The bottom two income quintiles received 50% of the total social spending, including 49% of spending on school education, 62% of spending on child support grants, 59% of spending on disability grants, 70% of spending on old-age pensions, 57% of spending on public clinics and 43% of spending on public hospitals.
Only with regard to housing and tertiary education was social spending not targeted to the poor: the bottom 40% received only 28% of the housing subsidy. This is because most poor people live in rural areas and the housing subsidy is mainly urban-based. The same segment of the population received only 5% of expenditure on tertiary education.
Unsurprisingly, the government seized on such evidence and trumpeted its redistributive successes through the “social wage”. The value of public education and health for the poor was, however, undermined by its poor quality.
Public clinics provided free basic health services, but with very long waiting times and frequent stock-outs of essential drugs.
South Africa spent about 6% of its gross domestic product on education, but the link between spending and outcomes was notoriously weak. Most of the educational budget was spent on salaries for teachers, many of whom performed poorly.
This, coupled with the poor management of schools and a shortage of basic physical and academic infrastructure, contributed to South Africa’s low ranking in international numeracy and literacy tests.
The main reason tertiary education benefits richer rather than poorer people is that poorer students went to underperforming schools and did not have the results to enable them to enter university and take advantage of the government’s bursary schemes for higher education, the researchers found.
The poor quality of public services was not so much the result of neoliberalism — that is, of any roll-back of the state and slavish enthusiasm for markets — as it was of the inability of large parts of the state to manage its massive public expenditure in ways that benefited the poor.
The quality of public health, for example, was undermined by poor management, faulty leadership and co-ordination failures between different branches of government.
The most glaring examples of state inaction were due not to neoliberalism but rather because of a failure of leadership: president Thabo Mbeki and health minister Manto Tshabalala-Msimang prevented the poor from gaining access to life-saving antiretroviral drugs through the public health system to treat and prevent HIV infection.
Government spending has become increasingly pro-poor in part because richer people have abandoned the public education and health systems, choosing instead to enrol their children in private schools and to pay for their own healthcare, including by joining medical aid schemes.
The rich experienced recommodification because they could afford to do so, whereas the poor benefited notionally from expanded decommodification but were provided with a deeply inferior product.
Because of the low quality of public services, and despite these services being mostly free, desperate poor people have also turned increasingly to the private sector.

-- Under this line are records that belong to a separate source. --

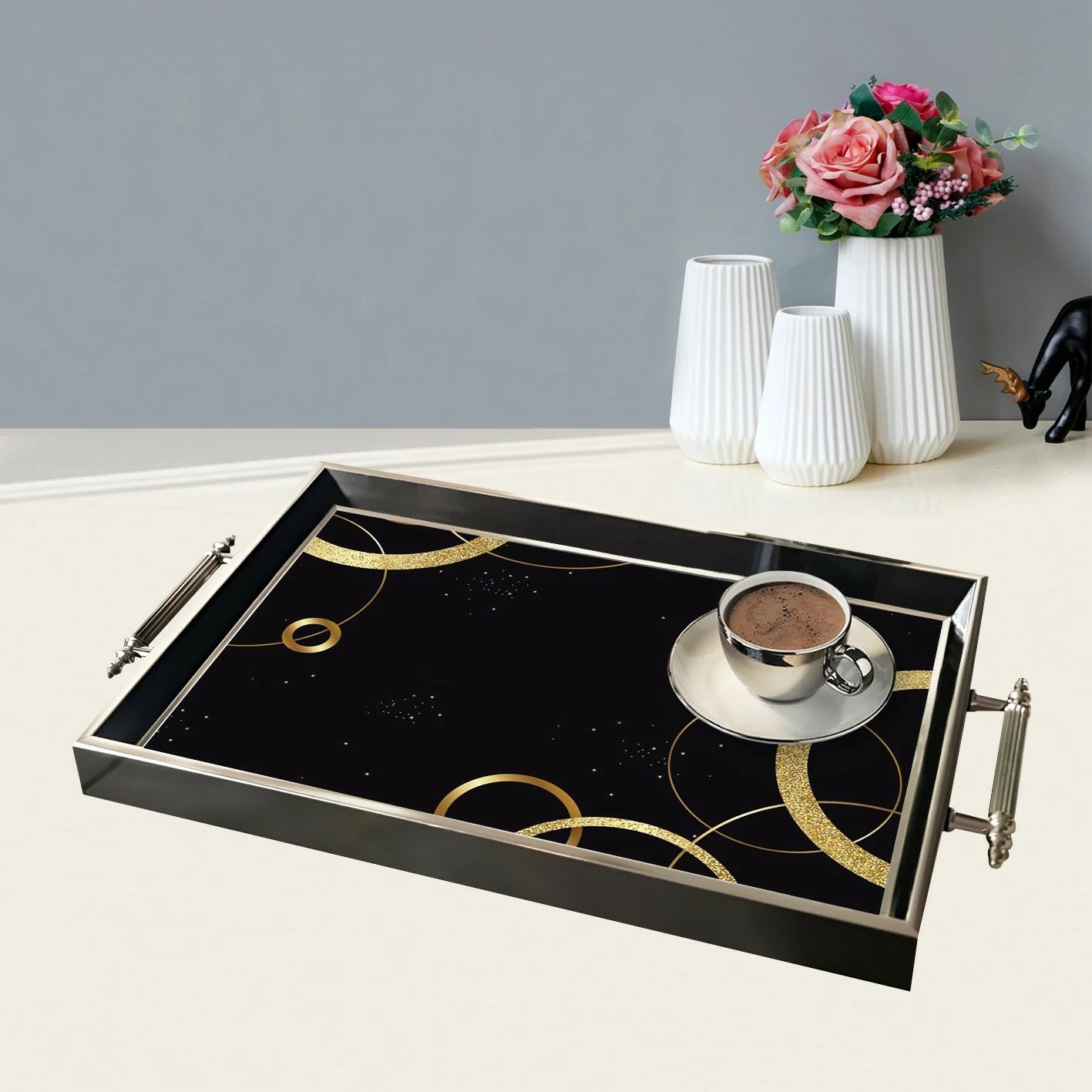 Tabaka xhami Aberto Design, shumëngjyrëshe, TPG9914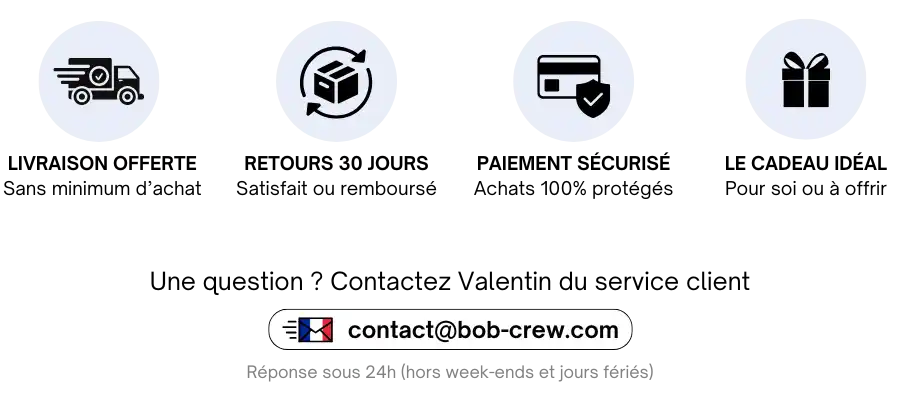 Icônes de commerce électronique et informations de contact.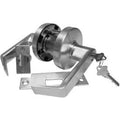 Entry Lock with Single Step Roses, Polished Chrome, Pkg Qty 2 Y21367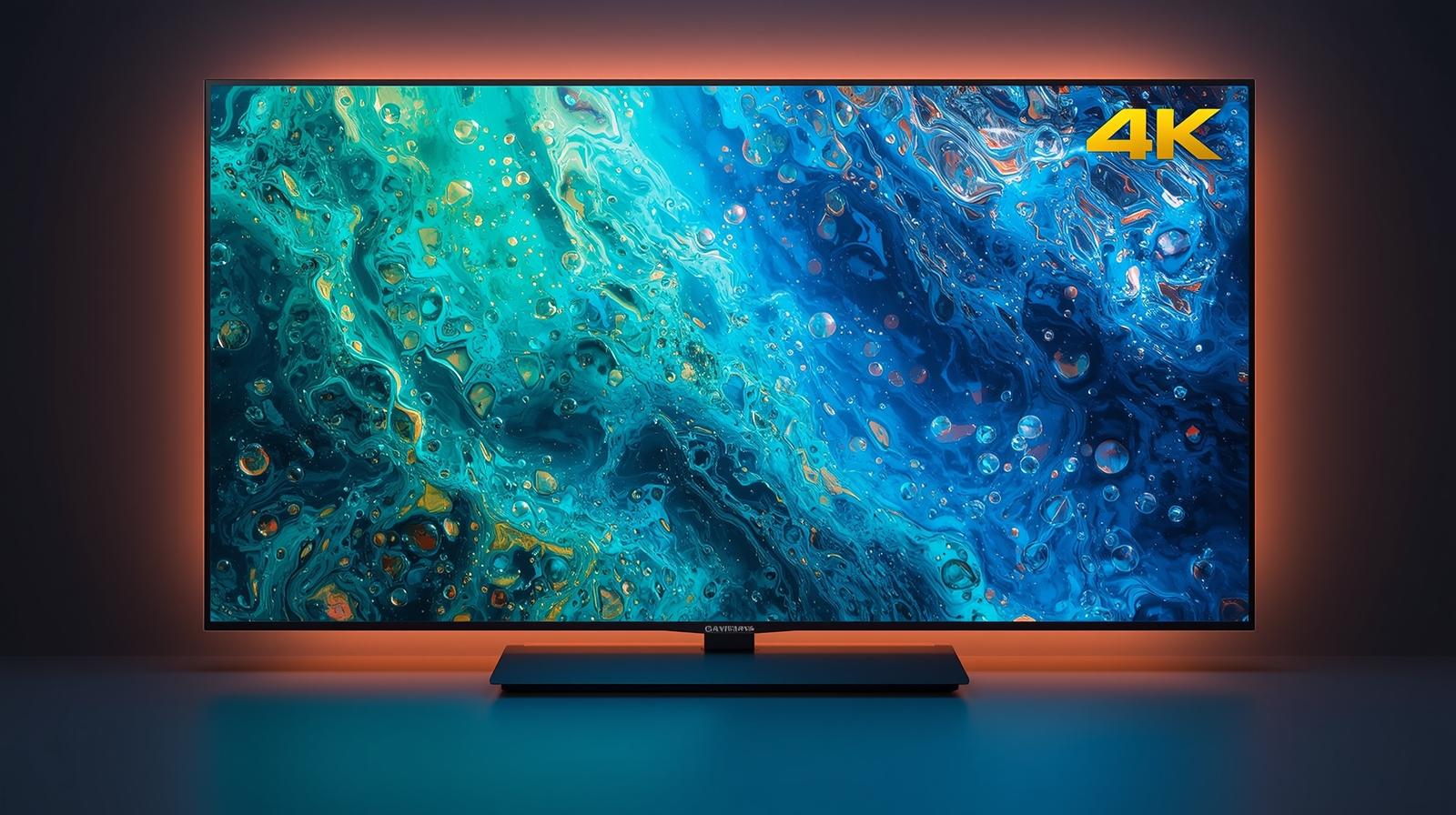 صورة تُظهر بثًا بجودة عالية (مثل صورة شاشة تعرض محتوى 4K).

Poor South Africans have consistently expressed a preference for private healthcare and are more likely to spend money on private healthcare than their counterparts in other African countries, recent studies have revealed.
They also discovered that even poor people not covered by private medical aid schemes prefer to use the private system — private providers constituted about a fifth of total healthcare use by South Africans in the poorest income quintile, a 2012 study found.
Another study, by the Centre for Development and Enterprise, in 2013, noted that the poor quality of many public schools is driving growing numbers of poor people to send their children to fee-paying, private schools.
The value and appeal of “decommodification” to the poor is clearly being compromised by the low quality of service delivery.
This is an edited extract from a chapter in Poverty, Politics & Policy in South Africa: Why has poverty persisted after apartheid? (Jacana) by Jeremy Seekings, professor of political studies and sociology at the University of Cape Town, and Nicoli Nattrass, professor of economics at UCT. Both are based at UCT’s Centre for Social Science Research.